EXERCISE PROMPT:
Copy out the data verbatim, from the line containing "How far from the photograph's" through the line containing "2.57 metres", inclusive.

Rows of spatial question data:
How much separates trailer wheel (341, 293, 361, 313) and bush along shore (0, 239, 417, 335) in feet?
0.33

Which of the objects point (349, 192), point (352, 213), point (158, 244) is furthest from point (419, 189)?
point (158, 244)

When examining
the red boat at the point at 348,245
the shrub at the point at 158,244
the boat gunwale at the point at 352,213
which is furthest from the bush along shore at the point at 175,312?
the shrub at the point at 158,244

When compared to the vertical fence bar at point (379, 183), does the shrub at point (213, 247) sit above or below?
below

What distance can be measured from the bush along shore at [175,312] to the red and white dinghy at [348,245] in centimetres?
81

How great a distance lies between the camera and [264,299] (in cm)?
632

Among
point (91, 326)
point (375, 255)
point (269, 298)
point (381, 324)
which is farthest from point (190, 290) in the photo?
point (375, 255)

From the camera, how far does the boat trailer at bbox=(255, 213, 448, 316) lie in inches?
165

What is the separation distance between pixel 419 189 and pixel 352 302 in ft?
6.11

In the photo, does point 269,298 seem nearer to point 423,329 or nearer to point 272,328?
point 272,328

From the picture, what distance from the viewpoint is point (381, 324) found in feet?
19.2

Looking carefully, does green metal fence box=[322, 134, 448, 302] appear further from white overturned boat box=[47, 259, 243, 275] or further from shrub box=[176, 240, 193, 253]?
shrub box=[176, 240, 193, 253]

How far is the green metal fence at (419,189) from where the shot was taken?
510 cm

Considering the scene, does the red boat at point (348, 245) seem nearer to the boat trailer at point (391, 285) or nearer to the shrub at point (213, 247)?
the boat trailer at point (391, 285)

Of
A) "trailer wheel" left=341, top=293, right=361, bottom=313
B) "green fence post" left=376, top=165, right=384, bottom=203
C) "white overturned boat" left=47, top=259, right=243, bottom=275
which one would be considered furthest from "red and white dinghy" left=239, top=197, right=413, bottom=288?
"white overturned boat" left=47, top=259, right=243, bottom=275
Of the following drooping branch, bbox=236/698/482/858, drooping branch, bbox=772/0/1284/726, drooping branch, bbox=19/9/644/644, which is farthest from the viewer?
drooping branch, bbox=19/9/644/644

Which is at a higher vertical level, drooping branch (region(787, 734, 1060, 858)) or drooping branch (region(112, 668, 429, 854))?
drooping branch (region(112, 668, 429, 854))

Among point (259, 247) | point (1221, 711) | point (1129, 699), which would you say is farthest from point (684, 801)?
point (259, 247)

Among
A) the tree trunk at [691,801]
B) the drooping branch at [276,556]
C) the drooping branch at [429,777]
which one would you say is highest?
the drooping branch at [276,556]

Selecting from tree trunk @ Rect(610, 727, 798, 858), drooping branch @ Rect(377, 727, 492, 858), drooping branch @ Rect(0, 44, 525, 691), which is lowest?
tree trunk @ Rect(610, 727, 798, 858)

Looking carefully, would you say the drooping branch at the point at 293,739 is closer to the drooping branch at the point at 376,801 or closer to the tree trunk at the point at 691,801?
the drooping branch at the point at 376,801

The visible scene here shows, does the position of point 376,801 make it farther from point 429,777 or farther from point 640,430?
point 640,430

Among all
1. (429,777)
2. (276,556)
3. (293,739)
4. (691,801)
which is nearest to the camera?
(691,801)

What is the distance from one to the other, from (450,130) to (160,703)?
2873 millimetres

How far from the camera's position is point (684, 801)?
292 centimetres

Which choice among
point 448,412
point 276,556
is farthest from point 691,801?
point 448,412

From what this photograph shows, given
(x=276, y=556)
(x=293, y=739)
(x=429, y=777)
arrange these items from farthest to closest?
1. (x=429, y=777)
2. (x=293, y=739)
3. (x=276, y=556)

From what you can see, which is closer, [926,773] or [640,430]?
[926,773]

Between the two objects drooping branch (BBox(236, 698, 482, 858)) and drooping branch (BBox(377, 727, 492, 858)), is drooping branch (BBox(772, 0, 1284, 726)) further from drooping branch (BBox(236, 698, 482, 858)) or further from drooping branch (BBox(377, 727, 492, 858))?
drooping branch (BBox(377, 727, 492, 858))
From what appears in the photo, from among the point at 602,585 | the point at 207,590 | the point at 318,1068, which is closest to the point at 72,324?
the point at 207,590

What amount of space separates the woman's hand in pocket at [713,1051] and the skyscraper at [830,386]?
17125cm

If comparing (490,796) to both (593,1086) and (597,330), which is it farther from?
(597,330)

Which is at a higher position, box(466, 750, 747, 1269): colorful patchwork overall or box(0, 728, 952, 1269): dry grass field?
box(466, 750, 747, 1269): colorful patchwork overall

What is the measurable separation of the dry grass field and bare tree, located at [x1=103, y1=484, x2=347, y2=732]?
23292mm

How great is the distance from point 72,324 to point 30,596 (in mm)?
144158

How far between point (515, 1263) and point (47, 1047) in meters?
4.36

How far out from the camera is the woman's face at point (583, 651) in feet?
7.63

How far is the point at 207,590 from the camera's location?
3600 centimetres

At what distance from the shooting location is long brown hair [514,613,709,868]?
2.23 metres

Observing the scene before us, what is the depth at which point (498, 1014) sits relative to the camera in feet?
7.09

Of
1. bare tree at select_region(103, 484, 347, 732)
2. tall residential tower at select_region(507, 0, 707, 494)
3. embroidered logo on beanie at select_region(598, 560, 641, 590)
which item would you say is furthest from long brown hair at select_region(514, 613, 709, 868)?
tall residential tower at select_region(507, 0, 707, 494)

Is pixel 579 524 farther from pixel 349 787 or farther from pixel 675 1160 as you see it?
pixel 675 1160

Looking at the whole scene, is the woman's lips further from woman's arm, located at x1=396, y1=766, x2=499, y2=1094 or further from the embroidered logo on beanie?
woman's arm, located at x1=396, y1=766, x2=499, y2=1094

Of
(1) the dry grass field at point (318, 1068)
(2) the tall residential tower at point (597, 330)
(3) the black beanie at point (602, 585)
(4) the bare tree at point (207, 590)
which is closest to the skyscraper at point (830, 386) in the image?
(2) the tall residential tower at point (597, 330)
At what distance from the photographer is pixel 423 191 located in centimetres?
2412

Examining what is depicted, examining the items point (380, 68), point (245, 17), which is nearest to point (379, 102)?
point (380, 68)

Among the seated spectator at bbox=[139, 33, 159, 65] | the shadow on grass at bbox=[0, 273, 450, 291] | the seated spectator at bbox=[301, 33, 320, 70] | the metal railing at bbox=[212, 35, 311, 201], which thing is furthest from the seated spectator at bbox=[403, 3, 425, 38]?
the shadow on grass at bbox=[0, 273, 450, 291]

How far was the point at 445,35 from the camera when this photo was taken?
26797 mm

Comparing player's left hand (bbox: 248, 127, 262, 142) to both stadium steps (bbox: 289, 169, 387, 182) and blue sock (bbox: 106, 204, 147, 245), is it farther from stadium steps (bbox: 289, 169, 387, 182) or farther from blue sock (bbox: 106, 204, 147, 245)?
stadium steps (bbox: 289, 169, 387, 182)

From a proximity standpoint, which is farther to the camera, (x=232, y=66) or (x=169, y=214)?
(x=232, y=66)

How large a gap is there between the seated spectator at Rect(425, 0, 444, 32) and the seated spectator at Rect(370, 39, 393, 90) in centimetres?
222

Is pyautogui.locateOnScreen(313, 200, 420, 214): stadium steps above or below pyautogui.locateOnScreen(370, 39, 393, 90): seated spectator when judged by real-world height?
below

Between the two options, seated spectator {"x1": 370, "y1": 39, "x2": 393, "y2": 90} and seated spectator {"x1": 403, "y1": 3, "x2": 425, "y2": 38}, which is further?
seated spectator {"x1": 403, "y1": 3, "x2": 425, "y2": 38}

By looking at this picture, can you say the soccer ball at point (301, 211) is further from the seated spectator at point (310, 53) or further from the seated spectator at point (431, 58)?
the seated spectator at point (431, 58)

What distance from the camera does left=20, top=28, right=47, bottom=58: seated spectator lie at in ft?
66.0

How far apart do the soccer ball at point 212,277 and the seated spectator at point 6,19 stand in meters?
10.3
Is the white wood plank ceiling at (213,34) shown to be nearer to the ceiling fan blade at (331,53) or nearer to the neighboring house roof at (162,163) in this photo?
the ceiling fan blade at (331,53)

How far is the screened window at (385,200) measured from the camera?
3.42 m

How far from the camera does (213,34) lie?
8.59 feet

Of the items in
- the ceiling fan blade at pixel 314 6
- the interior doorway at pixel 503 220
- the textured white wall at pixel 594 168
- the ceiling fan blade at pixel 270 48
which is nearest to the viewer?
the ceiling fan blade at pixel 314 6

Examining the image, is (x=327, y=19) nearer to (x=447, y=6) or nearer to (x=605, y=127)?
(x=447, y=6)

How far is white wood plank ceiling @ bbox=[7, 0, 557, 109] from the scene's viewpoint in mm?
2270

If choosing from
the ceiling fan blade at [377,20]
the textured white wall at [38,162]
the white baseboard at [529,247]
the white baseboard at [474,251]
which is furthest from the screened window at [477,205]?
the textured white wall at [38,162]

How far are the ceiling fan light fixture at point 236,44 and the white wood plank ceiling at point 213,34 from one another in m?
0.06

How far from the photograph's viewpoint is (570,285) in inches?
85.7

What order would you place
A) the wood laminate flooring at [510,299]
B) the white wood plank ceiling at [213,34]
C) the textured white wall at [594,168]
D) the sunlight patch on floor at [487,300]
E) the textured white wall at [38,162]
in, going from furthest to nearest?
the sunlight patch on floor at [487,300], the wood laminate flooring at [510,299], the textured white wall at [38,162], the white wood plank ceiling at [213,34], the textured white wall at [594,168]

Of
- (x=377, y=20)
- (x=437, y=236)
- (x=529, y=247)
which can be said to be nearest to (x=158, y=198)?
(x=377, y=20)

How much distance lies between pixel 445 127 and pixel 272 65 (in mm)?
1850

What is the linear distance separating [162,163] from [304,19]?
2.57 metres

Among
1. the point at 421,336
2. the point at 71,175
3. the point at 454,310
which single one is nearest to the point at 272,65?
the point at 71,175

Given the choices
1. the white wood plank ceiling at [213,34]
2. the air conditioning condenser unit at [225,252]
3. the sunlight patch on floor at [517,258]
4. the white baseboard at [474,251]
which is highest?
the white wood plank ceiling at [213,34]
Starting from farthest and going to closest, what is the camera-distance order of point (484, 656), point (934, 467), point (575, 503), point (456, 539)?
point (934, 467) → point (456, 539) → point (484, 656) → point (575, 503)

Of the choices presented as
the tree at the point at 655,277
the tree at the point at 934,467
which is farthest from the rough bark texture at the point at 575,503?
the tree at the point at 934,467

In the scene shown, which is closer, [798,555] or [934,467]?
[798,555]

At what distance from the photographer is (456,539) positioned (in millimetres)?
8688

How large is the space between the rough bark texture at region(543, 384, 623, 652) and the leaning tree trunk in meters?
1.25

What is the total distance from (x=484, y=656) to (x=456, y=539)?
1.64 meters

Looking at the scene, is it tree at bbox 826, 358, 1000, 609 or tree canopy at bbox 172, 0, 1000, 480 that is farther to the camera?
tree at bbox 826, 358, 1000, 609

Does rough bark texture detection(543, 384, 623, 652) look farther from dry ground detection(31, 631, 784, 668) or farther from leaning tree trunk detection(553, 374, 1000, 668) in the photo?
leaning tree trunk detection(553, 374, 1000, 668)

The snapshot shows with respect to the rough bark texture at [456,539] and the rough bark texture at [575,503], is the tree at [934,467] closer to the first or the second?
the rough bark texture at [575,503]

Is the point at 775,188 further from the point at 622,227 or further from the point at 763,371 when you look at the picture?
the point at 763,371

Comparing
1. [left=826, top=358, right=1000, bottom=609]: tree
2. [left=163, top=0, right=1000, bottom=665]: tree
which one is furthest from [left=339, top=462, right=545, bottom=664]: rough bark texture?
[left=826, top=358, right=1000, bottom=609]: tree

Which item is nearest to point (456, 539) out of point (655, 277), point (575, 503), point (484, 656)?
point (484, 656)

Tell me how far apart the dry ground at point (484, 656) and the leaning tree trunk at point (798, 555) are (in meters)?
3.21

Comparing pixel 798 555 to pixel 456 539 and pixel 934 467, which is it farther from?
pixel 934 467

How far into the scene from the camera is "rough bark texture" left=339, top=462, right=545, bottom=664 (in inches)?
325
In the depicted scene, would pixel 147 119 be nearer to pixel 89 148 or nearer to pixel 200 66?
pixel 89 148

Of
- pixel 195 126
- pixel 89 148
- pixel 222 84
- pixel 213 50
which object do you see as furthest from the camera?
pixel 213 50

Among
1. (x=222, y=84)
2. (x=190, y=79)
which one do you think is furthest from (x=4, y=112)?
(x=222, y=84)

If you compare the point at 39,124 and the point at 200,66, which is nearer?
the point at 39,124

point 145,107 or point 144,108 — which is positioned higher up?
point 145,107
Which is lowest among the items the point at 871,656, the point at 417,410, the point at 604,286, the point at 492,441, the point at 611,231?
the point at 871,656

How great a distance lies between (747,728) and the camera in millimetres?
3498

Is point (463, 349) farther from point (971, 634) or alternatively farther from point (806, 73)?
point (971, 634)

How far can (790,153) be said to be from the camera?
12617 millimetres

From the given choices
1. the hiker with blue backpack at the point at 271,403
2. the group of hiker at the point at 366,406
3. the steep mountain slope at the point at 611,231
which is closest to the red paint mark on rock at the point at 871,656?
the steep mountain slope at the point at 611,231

OUTPUT OF THE TASK:
How far from the photograph's viewpoint is (570,285) in inches?
85.7

What order would you place
A) the wood laminate flooring at [510,299]
B) the white wood plank ceiling at [213,34]
C) the textured white wall at [594,168]
D) the sunlight patch on floor at [487,300]
E) the textured white wall at [38,162]
in, going from furthest to nearest?
the sunlight patch on floor at [487,300], the wood laminate flooring at [510,299], the textured white wall at [38,162], the white wood plank ceiling at [213,34], the textured white wall at [594,168]

Of
- (x=377, y=20)
- (x=437, y=236)
- (x=529, y=247)
which can be said to be nearest to (x=158, y=198)?
(x=377, y=20)

How much distance lies between pixel 445 127 and pixel 272 65 (in mm)?
1850

What is the linear distance separating [162,163] from [304,19]?
2.57 metres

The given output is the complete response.